**抜粋本文**
過去記事一覧
AASJホームページ > 2024年 > 1月 > 28日

1月28日 免疫不全とCovid-19(1月24日号 Science Translational Medicine 掲載論文)

2024年1月28日
SNSシェア

Covid-19パンデミックが始まった頃、この感染症のさまざまな病態が報告された。中でも興味をひいたのが、ほとんど無症状だが何ヶ月もウイルスを排出し続けた免疫抑制治療を受けている患者さんの症例で(https://aasj.jp/news/watch/14412)、この間に一人の個人からさまざまな変異ウイウイルスが分離されるという事実だった。その後、異次元とも言える変異を重ねたオミクロン株が南アフリカで分離されると、おそらく免疫不全のエイズ患者さんが多いことがこのような変異が発生する原因ではないかと考えられた。

**抽出情報**
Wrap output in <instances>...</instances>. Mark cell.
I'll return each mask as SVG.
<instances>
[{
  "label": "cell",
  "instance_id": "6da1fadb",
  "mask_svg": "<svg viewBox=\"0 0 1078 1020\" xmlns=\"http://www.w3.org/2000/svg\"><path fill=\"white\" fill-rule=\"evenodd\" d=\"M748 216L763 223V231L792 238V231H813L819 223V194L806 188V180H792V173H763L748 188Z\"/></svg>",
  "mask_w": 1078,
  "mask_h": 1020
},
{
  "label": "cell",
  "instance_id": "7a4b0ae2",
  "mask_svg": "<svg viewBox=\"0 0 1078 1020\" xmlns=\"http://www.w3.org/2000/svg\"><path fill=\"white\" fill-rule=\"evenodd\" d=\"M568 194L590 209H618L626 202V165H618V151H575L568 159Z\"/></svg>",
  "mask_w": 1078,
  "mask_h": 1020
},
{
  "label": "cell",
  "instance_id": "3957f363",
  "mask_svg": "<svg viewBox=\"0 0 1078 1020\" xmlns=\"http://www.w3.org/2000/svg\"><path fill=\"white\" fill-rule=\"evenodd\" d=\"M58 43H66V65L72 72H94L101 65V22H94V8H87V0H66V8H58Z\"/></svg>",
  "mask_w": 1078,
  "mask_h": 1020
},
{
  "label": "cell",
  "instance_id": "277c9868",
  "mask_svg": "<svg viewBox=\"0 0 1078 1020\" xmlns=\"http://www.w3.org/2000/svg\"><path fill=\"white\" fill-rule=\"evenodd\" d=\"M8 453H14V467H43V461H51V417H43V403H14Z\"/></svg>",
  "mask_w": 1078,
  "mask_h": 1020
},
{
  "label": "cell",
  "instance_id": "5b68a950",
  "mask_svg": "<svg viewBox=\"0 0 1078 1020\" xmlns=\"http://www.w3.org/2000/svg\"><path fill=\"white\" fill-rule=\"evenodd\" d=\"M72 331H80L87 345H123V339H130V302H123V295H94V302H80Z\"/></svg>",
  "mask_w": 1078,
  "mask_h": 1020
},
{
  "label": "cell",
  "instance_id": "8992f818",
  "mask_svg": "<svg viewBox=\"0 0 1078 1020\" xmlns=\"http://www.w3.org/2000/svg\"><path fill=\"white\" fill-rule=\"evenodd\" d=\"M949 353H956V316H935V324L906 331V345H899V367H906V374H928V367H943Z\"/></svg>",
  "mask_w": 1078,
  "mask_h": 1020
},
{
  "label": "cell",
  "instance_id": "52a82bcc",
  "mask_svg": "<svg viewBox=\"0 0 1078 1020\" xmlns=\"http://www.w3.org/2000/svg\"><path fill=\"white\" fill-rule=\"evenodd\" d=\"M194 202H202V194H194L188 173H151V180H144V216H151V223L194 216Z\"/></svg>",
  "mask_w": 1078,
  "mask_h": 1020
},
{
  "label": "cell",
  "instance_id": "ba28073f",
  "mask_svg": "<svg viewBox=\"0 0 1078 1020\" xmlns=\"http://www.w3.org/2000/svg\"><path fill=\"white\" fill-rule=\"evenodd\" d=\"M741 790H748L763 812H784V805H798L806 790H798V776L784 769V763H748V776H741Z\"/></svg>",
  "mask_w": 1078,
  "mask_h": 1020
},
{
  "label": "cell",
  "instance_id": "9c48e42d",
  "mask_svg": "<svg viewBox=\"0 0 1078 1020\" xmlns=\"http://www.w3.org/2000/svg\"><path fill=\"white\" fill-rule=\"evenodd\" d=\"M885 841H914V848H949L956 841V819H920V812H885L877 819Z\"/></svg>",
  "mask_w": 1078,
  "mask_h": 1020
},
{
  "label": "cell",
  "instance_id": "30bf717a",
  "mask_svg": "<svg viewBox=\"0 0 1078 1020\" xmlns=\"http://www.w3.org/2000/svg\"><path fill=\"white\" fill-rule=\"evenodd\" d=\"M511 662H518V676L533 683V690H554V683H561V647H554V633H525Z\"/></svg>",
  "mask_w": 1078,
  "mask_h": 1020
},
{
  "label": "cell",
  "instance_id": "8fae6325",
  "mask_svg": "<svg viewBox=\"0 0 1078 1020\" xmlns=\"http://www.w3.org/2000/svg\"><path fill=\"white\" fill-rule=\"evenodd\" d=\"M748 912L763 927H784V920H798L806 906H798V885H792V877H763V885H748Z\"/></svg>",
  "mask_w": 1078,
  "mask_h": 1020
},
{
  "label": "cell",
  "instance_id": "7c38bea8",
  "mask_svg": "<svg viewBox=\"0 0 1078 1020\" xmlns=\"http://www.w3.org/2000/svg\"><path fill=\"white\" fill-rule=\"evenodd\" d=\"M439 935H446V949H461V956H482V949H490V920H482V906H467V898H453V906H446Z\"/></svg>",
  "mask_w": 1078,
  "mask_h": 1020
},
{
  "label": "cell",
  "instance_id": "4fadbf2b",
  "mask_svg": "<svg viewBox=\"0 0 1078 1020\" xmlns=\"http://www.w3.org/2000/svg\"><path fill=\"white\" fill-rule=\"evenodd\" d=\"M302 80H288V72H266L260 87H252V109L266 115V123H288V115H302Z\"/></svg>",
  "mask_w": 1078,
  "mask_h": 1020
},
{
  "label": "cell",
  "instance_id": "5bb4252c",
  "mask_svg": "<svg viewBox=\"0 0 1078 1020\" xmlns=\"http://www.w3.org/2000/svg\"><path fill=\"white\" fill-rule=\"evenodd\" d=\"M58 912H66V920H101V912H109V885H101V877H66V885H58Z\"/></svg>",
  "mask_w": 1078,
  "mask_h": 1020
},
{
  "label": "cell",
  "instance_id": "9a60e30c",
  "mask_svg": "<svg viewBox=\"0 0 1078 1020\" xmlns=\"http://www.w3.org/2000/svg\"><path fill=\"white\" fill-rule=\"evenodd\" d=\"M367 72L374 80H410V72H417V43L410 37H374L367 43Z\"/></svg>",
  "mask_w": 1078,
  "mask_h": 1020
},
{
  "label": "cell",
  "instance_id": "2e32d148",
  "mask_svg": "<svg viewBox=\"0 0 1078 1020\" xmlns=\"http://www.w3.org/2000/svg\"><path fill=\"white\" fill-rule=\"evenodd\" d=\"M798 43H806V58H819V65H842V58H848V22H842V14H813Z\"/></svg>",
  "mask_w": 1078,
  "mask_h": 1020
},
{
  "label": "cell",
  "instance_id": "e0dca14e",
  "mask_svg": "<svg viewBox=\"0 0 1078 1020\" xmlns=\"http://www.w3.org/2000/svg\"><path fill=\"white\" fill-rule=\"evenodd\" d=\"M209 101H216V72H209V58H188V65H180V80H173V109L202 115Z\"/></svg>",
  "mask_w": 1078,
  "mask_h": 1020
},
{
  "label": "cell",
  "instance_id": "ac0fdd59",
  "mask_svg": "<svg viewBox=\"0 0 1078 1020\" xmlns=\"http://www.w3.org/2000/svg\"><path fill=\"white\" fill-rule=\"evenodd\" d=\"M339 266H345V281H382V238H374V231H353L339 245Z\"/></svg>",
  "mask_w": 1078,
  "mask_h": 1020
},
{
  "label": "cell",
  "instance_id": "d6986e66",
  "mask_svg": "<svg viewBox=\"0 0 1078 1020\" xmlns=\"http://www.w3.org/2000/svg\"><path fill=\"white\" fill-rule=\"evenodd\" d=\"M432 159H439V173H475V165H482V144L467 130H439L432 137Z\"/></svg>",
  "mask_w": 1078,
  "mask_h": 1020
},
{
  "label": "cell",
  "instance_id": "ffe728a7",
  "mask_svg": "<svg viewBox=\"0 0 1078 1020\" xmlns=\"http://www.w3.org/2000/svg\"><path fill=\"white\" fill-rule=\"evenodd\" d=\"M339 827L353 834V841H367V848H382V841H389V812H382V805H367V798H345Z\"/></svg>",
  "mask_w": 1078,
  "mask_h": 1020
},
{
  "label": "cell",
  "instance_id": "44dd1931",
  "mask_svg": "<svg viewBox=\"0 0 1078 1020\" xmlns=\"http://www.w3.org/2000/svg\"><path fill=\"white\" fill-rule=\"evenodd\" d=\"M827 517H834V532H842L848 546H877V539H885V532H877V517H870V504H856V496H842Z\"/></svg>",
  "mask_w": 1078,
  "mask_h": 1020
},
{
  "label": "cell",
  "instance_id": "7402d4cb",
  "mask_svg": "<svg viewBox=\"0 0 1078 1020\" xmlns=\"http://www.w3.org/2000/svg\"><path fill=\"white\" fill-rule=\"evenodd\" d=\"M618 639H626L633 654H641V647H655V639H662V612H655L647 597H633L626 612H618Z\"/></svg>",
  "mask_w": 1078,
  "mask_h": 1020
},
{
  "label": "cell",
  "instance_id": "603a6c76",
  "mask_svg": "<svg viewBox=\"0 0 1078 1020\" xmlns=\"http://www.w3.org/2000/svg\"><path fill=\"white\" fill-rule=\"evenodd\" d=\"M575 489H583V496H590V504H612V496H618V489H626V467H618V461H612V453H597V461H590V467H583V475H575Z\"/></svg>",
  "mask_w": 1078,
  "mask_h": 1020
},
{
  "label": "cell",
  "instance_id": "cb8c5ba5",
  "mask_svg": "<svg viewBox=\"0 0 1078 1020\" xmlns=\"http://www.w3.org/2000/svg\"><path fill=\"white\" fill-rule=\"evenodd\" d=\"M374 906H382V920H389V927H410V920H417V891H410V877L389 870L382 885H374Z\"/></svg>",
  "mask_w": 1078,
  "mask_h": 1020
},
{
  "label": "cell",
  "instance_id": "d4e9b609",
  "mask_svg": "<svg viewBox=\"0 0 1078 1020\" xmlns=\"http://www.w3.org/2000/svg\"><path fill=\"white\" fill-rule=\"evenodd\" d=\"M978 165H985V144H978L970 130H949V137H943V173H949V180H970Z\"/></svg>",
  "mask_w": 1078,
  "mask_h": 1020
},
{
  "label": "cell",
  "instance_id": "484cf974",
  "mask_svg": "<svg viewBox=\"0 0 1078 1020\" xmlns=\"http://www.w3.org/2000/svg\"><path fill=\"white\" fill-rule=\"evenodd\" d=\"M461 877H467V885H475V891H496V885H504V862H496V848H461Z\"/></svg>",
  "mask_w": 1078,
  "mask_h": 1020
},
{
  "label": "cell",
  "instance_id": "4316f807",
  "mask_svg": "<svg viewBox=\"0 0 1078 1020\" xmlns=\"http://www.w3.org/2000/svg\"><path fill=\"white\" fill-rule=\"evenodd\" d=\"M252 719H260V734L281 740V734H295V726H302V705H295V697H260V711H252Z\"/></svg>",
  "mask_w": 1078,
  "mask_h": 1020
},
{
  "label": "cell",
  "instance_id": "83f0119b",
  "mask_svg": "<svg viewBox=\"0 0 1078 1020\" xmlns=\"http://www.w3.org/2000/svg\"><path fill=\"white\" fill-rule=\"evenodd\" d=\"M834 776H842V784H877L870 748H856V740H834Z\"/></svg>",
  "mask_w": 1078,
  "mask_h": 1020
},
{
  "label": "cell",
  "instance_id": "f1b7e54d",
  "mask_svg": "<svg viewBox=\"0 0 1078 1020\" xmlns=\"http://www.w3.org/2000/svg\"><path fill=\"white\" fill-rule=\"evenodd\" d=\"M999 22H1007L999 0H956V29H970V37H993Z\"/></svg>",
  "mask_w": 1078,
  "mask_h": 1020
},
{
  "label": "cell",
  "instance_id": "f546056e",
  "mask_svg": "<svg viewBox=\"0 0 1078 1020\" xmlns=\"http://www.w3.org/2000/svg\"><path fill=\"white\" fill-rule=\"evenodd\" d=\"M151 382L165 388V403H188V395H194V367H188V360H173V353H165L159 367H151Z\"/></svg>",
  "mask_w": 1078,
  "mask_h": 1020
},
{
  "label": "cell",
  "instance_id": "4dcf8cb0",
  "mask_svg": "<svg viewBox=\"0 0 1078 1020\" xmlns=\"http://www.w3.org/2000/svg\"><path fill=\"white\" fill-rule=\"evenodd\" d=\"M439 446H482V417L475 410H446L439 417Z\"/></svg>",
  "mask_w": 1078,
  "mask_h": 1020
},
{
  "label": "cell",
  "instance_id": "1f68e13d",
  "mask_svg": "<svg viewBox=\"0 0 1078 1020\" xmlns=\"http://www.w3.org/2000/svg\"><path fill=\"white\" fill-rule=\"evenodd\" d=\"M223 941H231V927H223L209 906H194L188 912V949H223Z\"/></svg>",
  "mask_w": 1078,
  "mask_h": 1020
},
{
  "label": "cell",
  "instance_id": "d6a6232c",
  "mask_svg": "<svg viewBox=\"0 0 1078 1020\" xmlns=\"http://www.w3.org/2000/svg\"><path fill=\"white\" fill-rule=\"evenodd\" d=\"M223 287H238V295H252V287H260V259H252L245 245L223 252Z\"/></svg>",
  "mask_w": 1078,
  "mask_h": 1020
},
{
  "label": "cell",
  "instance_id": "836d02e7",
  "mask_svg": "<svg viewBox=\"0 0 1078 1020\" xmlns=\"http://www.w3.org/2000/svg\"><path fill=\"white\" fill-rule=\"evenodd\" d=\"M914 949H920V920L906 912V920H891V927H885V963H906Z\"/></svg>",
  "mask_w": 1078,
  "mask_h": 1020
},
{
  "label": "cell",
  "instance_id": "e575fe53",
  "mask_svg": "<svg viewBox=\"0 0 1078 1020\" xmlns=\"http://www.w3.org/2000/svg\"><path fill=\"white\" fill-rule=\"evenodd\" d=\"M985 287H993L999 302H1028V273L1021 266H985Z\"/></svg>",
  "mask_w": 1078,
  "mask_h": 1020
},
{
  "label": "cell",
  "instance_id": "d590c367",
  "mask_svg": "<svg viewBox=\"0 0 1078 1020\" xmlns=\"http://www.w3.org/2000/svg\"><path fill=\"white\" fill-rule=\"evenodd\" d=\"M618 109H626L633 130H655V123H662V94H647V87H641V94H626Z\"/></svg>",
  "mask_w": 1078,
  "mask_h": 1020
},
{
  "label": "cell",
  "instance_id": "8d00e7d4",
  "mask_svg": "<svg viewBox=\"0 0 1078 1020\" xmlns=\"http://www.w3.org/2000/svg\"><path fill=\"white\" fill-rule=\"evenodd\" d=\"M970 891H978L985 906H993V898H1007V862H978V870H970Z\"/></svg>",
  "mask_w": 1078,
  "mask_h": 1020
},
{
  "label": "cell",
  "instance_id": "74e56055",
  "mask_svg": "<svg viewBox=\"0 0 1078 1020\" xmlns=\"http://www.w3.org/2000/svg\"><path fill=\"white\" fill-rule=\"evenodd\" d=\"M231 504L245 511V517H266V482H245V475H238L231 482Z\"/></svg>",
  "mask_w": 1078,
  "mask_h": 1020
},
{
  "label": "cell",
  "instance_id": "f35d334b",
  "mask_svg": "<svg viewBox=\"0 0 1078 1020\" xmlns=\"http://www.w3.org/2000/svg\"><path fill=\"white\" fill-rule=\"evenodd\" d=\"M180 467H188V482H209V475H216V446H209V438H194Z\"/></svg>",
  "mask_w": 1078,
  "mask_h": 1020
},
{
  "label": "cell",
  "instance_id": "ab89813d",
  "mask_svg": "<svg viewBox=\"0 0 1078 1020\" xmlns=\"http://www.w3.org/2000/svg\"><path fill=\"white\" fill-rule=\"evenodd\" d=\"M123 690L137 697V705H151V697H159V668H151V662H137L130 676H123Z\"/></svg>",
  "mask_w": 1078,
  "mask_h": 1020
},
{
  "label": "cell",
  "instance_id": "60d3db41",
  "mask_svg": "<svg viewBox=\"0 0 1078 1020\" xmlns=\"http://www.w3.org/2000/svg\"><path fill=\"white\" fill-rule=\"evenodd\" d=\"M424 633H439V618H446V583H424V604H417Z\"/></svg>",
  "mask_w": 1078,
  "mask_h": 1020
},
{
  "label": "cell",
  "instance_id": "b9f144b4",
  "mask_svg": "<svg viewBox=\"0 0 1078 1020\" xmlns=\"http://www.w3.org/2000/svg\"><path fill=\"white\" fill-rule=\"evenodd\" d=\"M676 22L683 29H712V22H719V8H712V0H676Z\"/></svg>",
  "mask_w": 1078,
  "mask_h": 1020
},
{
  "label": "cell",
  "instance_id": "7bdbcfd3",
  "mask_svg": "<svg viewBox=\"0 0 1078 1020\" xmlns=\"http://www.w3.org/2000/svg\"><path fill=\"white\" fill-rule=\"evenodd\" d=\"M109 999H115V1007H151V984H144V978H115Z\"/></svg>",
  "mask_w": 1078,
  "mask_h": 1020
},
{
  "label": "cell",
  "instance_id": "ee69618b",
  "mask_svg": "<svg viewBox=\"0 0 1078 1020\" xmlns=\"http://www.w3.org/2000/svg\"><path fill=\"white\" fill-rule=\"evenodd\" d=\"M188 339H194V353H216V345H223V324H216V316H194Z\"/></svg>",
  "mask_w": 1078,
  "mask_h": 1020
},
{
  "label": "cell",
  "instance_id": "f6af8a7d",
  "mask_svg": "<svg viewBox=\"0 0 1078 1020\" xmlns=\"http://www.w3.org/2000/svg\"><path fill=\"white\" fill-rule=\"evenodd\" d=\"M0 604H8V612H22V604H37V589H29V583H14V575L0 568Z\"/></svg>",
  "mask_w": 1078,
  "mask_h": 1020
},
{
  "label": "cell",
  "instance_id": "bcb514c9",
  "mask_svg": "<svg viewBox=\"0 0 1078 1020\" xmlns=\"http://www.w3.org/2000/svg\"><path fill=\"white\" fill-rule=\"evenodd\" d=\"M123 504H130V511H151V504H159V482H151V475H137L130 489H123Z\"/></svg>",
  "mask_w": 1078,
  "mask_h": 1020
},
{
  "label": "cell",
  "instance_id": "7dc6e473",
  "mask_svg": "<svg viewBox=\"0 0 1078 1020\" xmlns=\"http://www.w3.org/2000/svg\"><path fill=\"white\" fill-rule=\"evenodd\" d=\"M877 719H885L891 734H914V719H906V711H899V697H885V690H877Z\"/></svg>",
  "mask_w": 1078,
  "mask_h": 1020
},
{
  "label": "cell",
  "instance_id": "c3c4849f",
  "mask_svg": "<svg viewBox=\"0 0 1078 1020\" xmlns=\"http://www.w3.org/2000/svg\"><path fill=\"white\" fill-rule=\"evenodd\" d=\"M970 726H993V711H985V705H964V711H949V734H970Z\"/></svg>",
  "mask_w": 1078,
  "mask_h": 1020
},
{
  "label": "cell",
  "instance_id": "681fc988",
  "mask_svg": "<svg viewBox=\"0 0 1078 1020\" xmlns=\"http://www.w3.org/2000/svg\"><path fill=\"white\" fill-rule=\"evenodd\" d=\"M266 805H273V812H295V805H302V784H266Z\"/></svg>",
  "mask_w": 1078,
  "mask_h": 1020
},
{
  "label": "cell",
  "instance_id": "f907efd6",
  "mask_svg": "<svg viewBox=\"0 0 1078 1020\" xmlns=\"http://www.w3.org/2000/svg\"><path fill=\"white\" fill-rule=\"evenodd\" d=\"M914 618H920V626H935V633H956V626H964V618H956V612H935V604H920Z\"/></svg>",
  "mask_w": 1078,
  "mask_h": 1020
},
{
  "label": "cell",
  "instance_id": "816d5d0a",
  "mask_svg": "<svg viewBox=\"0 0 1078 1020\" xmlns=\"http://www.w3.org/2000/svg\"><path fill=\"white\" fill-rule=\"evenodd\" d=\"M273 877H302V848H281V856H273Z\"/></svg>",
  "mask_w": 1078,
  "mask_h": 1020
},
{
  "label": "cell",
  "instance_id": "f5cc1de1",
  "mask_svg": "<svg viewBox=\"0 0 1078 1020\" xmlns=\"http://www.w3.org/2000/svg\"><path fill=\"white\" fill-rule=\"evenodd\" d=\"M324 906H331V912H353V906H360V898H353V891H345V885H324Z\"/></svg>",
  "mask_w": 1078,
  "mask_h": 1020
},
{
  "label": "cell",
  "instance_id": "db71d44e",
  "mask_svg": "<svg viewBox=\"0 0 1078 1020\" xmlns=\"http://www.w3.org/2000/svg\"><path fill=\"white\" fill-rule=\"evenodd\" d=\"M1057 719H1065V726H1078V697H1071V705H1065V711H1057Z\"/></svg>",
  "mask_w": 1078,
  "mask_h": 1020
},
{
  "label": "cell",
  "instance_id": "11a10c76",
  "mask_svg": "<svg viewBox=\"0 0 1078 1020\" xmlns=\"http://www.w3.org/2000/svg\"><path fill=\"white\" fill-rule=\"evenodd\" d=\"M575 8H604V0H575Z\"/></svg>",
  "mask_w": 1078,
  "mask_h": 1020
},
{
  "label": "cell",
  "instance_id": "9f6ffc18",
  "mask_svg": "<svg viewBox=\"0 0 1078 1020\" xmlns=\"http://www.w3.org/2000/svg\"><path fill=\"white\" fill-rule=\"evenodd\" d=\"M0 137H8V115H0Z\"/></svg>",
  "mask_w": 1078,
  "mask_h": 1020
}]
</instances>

**作業の指示**
免疫不全とCovid-19に関する本文のうち、「Covid-19パンデミック」と「原因ではないかと考えられた。」の間の部分を、両端の語句を含めて一字も変えずに返してください。 本文の内容のみを用いて取り組んでください。

**作業結果**
Covid-19パンデミックが始まった頃、この感染症のさまざまな病態が報告された。中でも興味をひいたのが、ほとんど無症状だが何ヶ月もウイルスを排出し続けた免疫抑制治療を受けている患者さんの症例で(https://aasj.jp/news/watch/14412)、この間に一人の個人からさまざまな変異ウイウイルスが分離されるという事実だった。その後、異次元とも言える変異を重ねたオミクロン株が南アフリカで分離されると、おそらく免疫不全のエイズ患者さんが多いことがこのような変異が発生する原因ではないかと考えられた。